Pour la première fois, après des siècles de travail au profit d’autrui, de travail forcé pour le compte des exploiteurs, apparaît la possibilité de travailler pour soi, et ce, en bénéficiant de toutes les conquêtes de la technique et de la culture modernes.
Alors qu’en régime capitaliste le travail, qui n’est pas libre, se présente directement comme un travail privé, son caractère social ne se manifestant que sur le marché, à l’insu et en dehors des producteurs, en régime socialiste le travail a un caractère directement social et est méthodiquement organisé à l’échelle de l’État. Le travail de chaque producteur se présente donc directement comme une partie de l’ensemble du travail social. L’organisation méthodique du travail social crée la possibilité, inconnue en régime capitaliste, d’utiliser intégralement les ressources en main-d’œuvre à l’échelle de toute la société.

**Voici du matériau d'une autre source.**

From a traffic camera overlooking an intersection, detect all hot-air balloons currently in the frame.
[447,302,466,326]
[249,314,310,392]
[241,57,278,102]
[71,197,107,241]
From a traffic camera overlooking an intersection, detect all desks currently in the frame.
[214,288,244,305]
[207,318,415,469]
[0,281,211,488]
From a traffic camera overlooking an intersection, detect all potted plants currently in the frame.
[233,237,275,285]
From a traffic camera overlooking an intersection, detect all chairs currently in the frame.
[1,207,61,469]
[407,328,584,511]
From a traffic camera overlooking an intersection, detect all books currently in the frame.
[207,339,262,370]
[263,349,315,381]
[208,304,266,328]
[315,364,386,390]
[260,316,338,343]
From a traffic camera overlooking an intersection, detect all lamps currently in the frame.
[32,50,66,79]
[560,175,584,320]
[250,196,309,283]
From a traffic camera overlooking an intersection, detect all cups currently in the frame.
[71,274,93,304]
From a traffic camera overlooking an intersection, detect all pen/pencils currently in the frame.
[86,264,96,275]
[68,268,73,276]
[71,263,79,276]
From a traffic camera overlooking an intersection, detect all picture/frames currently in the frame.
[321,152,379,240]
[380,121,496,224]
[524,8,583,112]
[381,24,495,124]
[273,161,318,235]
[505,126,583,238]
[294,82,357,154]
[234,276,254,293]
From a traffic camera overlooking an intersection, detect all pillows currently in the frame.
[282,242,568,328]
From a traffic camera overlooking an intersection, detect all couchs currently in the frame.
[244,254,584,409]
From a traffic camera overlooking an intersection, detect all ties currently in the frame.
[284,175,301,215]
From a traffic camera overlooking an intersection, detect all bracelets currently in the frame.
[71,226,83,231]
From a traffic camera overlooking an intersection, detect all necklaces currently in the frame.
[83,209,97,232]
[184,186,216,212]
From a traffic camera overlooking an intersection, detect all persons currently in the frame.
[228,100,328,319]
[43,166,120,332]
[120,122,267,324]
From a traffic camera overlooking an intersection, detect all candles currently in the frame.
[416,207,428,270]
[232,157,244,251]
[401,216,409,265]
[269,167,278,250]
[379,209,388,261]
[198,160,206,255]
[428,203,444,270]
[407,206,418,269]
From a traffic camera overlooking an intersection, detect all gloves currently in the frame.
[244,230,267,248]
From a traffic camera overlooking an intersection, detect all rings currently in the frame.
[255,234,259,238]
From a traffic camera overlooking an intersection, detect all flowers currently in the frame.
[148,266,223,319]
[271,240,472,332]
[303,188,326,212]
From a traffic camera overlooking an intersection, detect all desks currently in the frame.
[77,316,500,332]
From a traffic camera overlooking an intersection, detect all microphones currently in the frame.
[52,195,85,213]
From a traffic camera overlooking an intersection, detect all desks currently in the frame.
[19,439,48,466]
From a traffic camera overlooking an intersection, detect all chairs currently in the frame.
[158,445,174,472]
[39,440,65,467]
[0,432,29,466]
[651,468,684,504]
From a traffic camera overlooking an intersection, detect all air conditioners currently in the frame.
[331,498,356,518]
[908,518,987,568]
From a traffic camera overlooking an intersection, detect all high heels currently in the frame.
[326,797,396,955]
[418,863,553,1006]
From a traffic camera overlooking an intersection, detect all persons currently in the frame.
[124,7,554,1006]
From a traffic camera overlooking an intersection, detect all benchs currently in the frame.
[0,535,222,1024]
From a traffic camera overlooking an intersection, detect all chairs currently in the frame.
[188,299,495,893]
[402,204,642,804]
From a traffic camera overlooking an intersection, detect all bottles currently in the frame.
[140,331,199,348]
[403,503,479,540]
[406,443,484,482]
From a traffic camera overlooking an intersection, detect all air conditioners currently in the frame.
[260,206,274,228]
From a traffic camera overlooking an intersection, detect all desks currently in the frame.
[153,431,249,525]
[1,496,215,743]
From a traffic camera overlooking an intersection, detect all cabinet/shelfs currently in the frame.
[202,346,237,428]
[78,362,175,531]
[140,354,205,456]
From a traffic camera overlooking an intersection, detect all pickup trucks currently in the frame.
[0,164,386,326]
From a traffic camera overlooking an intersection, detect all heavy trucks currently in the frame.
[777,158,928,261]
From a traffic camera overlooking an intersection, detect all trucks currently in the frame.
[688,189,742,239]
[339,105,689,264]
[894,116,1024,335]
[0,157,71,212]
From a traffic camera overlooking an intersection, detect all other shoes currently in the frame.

En régime socialiste, la situation sociale du travailleur est complètement transformée. Contrairement à ce qui se passe en régime capitaliste, où la situation d’un homme est déterminée par son origine sociale et sa richesse, la situation de chacun en société socialiste dépend uniquement de son travail et de ses aptitudes.
L’affranchissement de toute exploitation et le changement survenu dans la situation du travailleur au sein de la société modifient du tout au tout la façon de considérer le travail, engendrent une attitude nouvelle envers le travail. Alors que le régime d’exploitation a, pendant des siècles, inspiré à de nombreuses générations de travailleurs le dégoût du travail considéré comme un lourd fardeau et un déshonneur, le socialisme fait du travail une question d’honneur, de vaillance et d’héroïsme, lui confère un caractère de plus en plus créateur. Dans la société socialiste, l’homme qui travaille, s’il travaille bien et fait preuve d’initiative pour améliorer la production, est entouré de considération et de gloire.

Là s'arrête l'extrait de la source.